While we know of no Tennessee case that has dealt with the question directly, appellants
have directed our attention to two nuisance cases from other jurisdictions which have specifically
held that continued residence on one’s own property throughout a period of nuisance does not bar
a plaintiff from collecting damages based on reduction in its rental value. Those cases are Miller
v. Town of Ankeny, 114 N.W.2d 910 (Ia. 1962), which deals with odors from a sewage treatment
plant adjoining the plaintiff’s farm, and Spaulding v. Cameron, 274 P.2d 177 (Ca. App. 1954), which
deals with potential mudslides from the disturbance of dirt above the plaintiff’s property. We
approve the reasoning of those cases.
Sharon Pryor worked as a realtor. At trial she was asked what a home like hers would
normally rent for if the septic system were working normally. Ms. Pryor noted that the house had
over 3500 square feet and a full basement, and stated that in that neighborhood, it would bring
anywhere from $2,000 to $2,200 per month in rent. She was then asked, “[a]s a realtor, do you think
there was any way you could have rented that house with the septic tank not working and the sewage
going in the front yard?” She answered “No.”

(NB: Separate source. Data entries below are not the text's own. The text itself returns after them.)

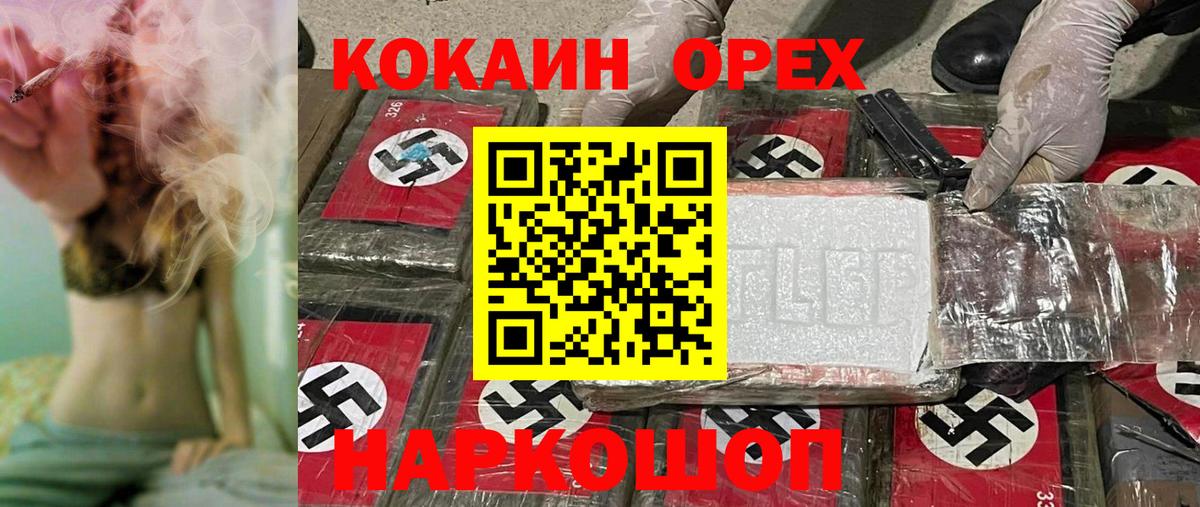 Кокаин Колумбийский  Вход с VPN  где найти   Cocaine FishScale  Кропоткин 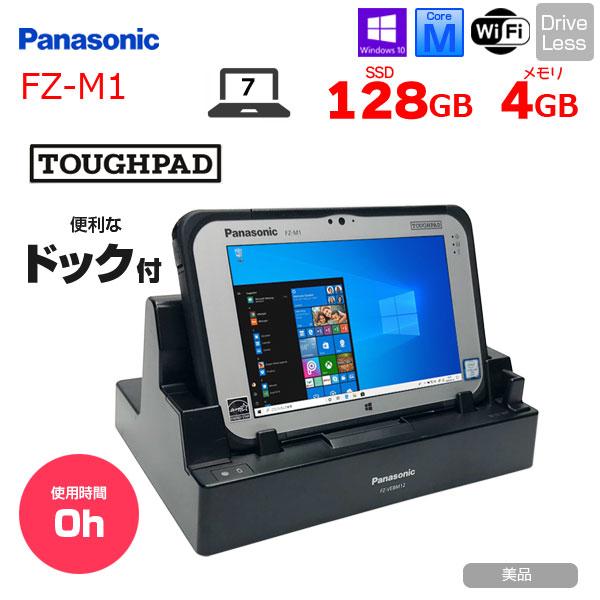 TOUGHPAD 【使用時間0h】Panasonic タフパッド ドック付 FZ-M1FQ43XVJ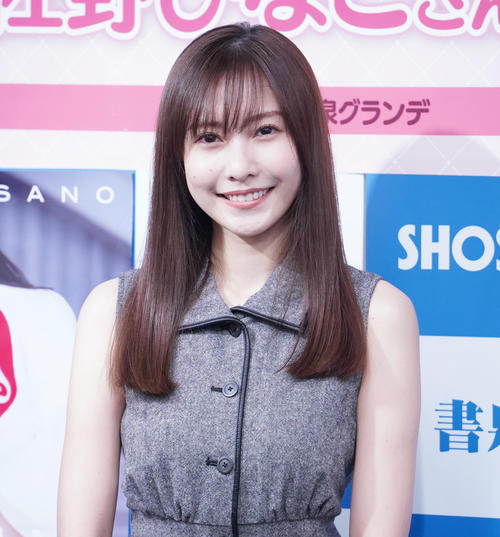 佐野ひなこ「ご飯会を主催する人が苦手」　共演した間宮祥太朗は「それやってたな」と苦笑い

While Mrs. Pryor’s response could support a conclusion that the rental value of the property
was reduced to zero, we believe the better interpretation to be that the septic problems had reduced
its value to a de minimus level. In reversing the trial court, we therefore grant the appellants a
judgment of $20,000 for the loss of rental value of their property during the period of the nuisance.
This judgment is in addition to the amounts awarded the plaintiffs by the trial court. Post-judgment
interest will accrue on the $20,000 from the date this opinion is filed. See Rule 41, Tenn. R. App.
P.
III.
The trial court’s order denying the plaintiffs’ motion to alter or amend is reversed. Remand
this cause to the Chancery Court of Wilson County for further proceedings consistent with this
opinion. Tax the costs on appeal to the appellees.